Rethinking Multimodal Molecular Learning

From Model-Centric to Data-Centric
Runqing Xu
MPhil Thesis Defense
HKUST(GZ) · Data Science and Analytics · May 9, 2026
Supervisor: Prof. Yongqi Zhang  |  Co-supervisor: Prof. Li Liu
Part 1 · Background

What is Molecular Learning?

Molecular learning sits at the intersection of chemistry, biology, and machine learning.

The goal is to computationally understand molecular structure, predict molecular properties, and reason about molecular behavior.

Core Question

How can we build computational systems that understand molecules as well as expert chemists do?
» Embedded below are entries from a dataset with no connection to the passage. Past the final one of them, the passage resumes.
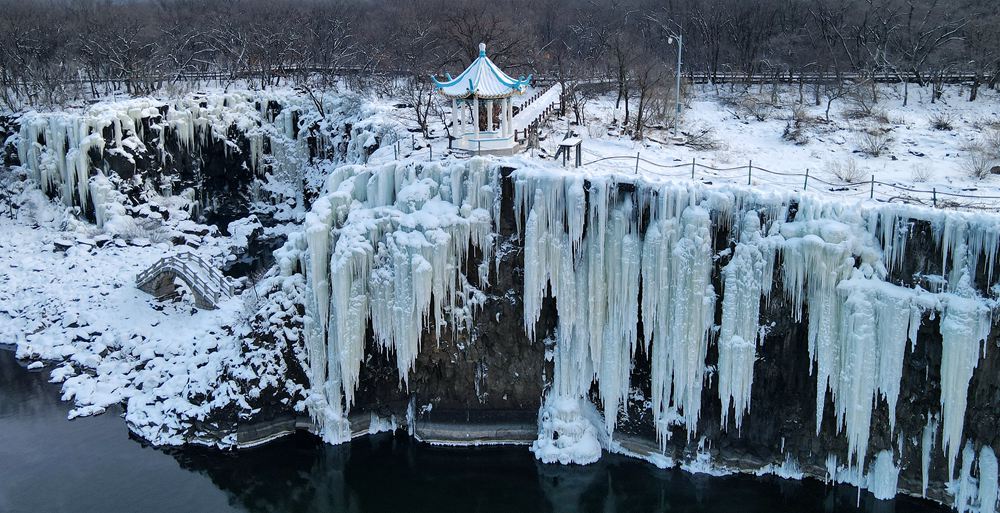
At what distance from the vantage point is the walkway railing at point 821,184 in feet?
74.2

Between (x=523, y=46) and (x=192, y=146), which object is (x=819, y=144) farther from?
(x=192, y=146)

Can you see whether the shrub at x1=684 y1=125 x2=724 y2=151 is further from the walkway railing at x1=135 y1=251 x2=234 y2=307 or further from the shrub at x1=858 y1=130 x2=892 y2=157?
the walkway railing at x1=135 y1=251 x2=234 y2=307

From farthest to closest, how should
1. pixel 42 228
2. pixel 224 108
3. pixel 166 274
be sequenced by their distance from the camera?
1. pixel 224 108
2. pixel 42 228
3. pixel 166 274

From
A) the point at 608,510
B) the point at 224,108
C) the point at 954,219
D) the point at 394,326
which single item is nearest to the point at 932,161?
the point at 954,219

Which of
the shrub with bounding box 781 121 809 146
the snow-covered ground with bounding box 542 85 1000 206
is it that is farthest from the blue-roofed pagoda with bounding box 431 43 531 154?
the shrub with bounding box 781 121 809 146

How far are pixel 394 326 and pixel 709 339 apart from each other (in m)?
8.70

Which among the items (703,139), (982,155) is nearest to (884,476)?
(982,155)

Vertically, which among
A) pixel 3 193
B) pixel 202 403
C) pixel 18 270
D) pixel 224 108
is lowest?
pixel 202 403

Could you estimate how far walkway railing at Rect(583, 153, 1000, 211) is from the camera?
22.6 metres

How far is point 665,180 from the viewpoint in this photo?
23047mm

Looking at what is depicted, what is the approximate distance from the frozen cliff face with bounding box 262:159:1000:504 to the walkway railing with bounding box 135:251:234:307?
6.89 metres

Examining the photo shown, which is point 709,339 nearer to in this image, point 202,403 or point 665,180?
point 665,180

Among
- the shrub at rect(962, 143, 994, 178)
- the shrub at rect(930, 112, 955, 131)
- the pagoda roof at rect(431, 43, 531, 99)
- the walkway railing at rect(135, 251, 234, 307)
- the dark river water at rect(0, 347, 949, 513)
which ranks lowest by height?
the dark river water at rect(0, 347, 949, 513)

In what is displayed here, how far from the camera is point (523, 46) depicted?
47.7m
Molecular Learning Concept
Part 1 · Background

Real-World Applications

Drug Discovery

Predicting drug candidates, optimizing leads, and identifying potential interactions.

Toxicology & Safety

Predicting adverse effects before clinical trials — including drug-drug interactions.

Materials Science

Designing novel polymers, catalysts, and functional materials with targeted properties.

Precision Medicine

Tailoring drug combinations to individual patients based on molecular and genomic profiles.

A common prerequisite: the ability to understand and reason about molecules from heterogeneous evidence.

Part 1 · Background

From Unimodal to Multimodal Molecular Learning

The same molecule can be represented in multiple complementary ways. No single view captures everything.
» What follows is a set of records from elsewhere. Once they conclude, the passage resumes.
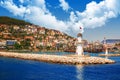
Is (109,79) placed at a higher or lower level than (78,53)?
lower

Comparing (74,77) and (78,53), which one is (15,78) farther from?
(78,53)

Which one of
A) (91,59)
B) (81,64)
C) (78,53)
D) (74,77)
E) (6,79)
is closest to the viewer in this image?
(6,79)

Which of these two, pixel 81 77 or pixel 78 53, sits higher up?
pixel 78 53

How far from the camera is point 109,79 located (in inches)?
2044

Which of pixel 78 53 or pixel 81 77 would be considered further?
pixel 78 53

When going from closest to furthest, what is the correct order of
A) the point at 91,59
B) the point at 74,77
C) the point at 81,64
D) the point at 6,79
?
the point at 6,79 < the point at 74,77 < the point at 81,64 < the point at 91,59

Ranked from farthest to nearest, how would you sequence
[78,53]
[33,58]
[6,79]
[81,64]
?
[33,58]
[78,53]
[81,64]
[6,79]

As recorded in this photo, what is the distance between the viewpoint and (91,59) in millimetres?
82625

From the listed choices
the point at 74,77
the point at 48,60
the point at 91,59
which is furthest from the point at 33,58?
the point at 74,77

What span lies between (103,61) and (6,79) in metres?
40.5

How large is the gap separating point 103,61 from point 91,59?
361 cm

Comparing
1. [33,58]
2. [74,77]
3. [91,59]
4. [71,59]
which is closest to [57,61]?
[71,59]

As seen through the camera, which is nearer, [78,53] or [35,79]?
Answer: [35,79]

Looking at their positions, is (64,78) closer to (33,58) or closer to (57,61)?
(57,61)
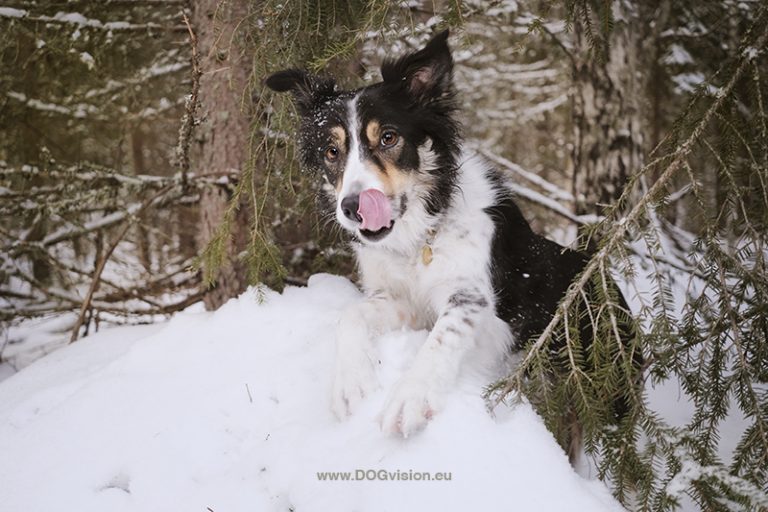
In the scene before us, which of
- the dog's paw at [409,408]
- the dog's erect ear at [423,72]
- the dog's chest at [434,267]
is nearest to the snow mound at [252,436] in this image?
the dog's paw at [409,408]

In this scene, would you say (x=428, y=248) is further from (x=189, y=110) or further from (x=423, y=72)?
(x=189, y=110)

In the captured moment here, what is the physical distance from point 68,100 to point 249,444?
5.05 meters

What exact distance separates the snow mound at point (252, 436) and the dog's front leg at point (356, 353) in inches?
2.8

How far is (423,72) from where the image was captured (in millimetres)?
3123

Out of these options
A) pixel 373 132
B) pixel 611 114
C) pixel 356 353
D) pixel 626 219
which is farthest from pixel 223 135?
pixel 611 114

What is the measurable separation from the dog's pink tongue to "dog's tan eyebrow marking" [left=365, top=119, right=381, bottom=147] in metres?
0.34

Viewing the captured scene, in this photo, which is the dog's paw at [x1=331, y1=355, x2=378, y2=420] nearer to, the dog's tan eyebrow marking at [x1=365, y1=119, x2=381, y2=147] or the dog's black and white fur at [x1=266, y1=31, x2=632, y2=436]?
the dog's black and white fur at [x1=266, y1=31, x2=632, y2=436]

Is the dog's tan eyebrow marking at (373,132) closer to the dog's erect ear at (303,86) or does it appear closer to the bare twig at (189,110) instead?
the dog's erect ear at (303,86)

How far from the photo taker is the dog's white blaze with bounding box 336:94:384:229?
2756mm

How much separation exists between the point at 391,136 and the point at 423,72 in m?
0.44

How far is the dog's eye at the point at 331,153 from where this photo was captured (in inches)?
123

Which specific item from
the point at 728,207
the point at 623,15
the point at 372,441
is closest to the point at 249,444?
A: the point at 372,441

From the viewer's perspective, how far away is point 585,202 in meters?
5.20

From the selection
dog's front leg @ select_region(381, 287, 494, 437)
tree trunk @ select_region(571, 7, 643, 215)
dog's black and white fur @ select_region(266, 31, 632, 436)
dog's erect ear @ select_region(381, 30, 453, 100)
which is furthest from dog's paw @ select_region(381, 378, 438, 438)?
tree trunk @ select_region(571, 7, 643, 215)
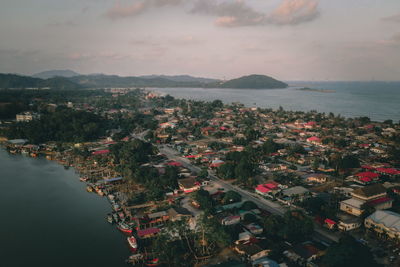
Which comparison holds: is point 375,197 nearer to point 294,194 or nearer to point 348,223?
point 348,223

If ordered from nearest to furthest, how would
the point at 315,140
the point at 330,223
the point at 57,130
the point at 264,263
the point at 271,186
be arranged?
the point at 264,263 < the point at 330,223 < the point at 271,186 < the point at 315,140 < the point at 57,130

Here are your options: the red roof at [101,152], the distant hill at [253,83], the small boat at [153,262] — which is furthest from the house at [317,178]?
the distant hill at [253,83]

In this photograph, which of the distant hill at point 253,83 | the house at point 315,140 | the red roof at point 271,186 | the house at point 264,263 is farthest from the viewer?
the distant hill at point 253,83

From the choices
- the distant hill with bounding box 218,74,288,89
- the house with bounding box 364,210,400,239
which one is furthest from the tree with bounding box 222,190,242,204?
the distant hill with bounding box 218,74,288,89

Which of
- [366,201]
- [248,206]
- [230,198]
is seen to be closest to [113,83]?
[230,198]

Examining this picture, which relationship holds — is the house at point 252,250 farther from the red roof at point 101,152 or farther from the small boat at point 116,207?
the red roof at point 101,152

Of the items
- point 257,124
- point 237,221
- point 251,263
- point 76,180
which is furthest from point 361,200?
point 257,124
These views are not redundant — they expose complementary evidence about identity, reactivity, function, and context.

SMILES String
1D notation
2D Graph
Topology & bonds
3D Geometry
Spatial arrangement
Text Description
Curated knowledge
Knowledge Graph
Relational context
Part 1 · Background

DDI Prediction — A Key Multimodal Challenge

Drug A  +  Drug B  →  Which of 86 event types?
DDI multimodal example: Metformin and Cimetidine

Modality Heterogeneity

Structure, text, and KG differ in semantics and representational form. Each reflects a different pharmacological mechanism.

Dynamic Relevance

Some drug pairs are PK-driven (structure matters), others are PD-driven (function matters). Relevance varies per instance.

Data Incompleteness

For newly emerging drugs, structure is available, but text descriptions and KG coverage may be sparse or missing entirely.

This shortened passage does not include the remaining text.